_WORK ITEM_
For this exercise, output the entries below exactly from the line that holds "NZD/USD Coiled for" to the line that holds "Dubai Trip Mind Map", both ends included. No pictures belong in the copy.

_DATA_
'''

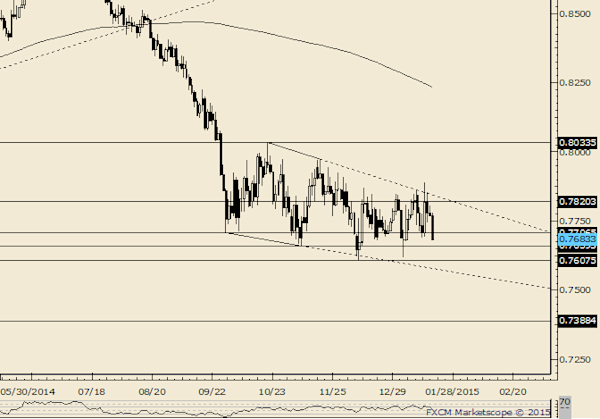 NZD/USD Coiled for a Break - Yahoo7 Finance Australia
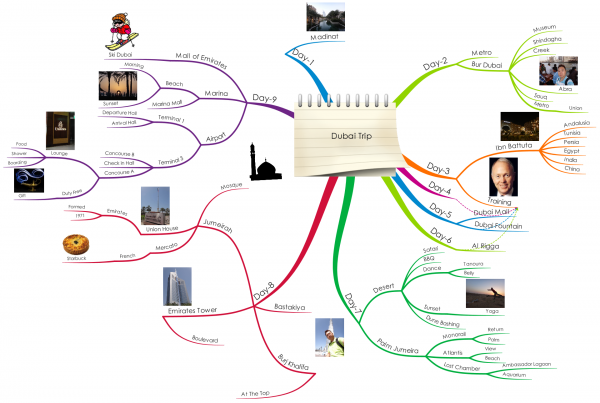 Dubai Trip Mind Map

'''
'''

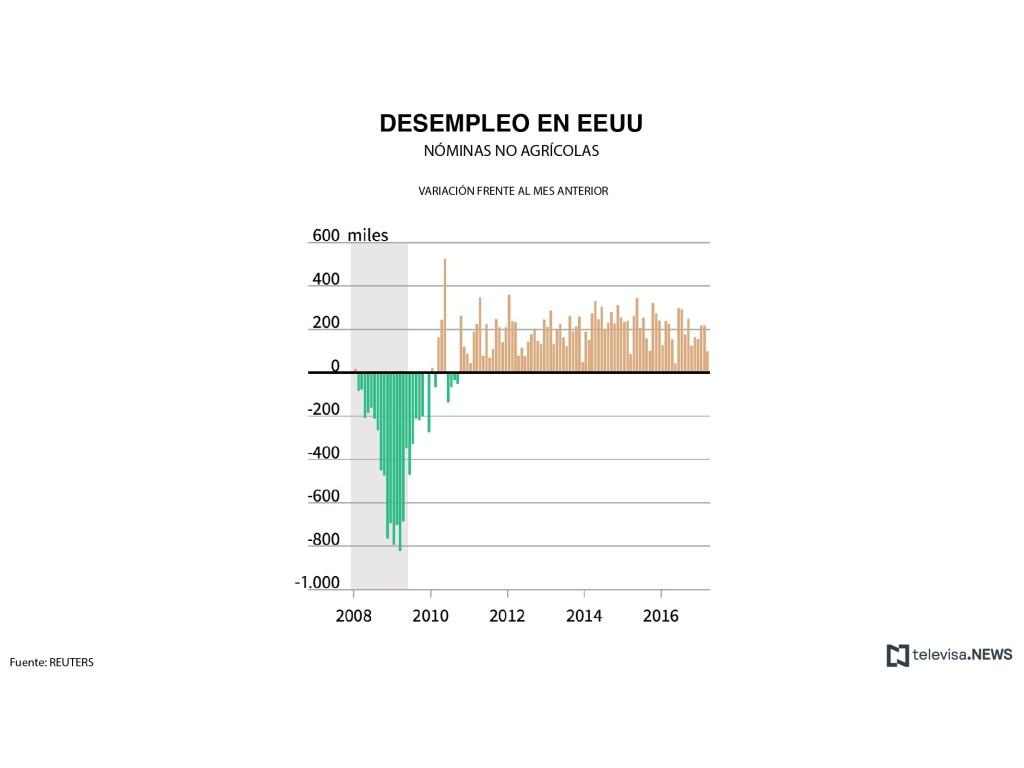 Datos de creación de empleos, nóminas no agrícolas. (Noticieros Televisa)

'''
'''

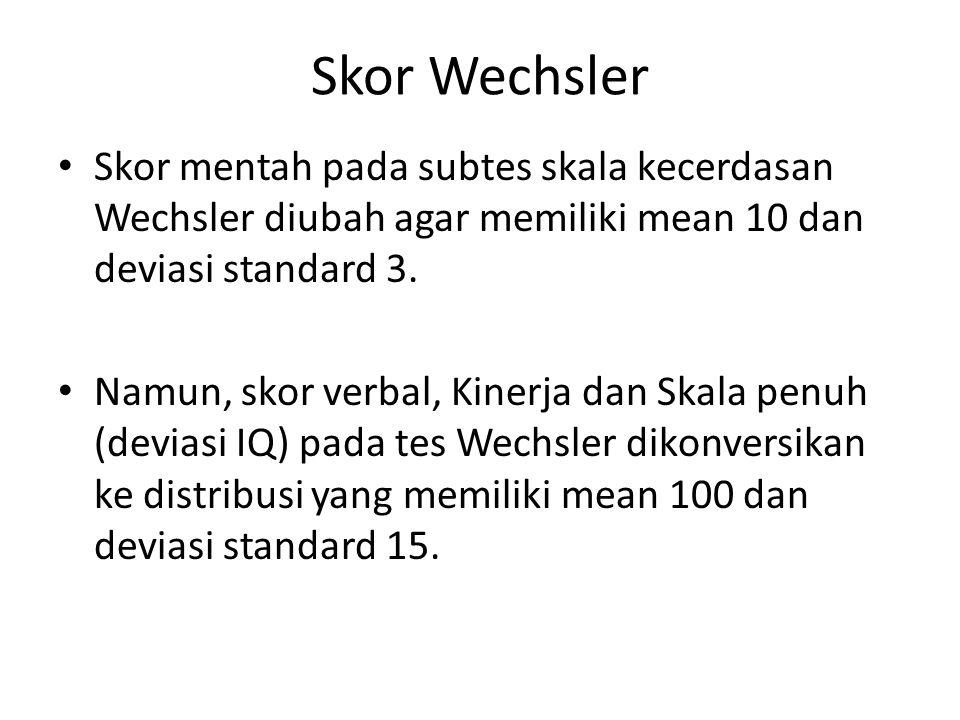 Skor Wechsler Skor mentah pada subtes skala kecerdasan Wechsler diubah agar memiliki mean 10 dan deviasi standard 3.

'''

_ANSWER BELOW_
 NZD/USD Coiled for a Break - Yahoo7 Finance Australia
 Dubai Trip Mind Map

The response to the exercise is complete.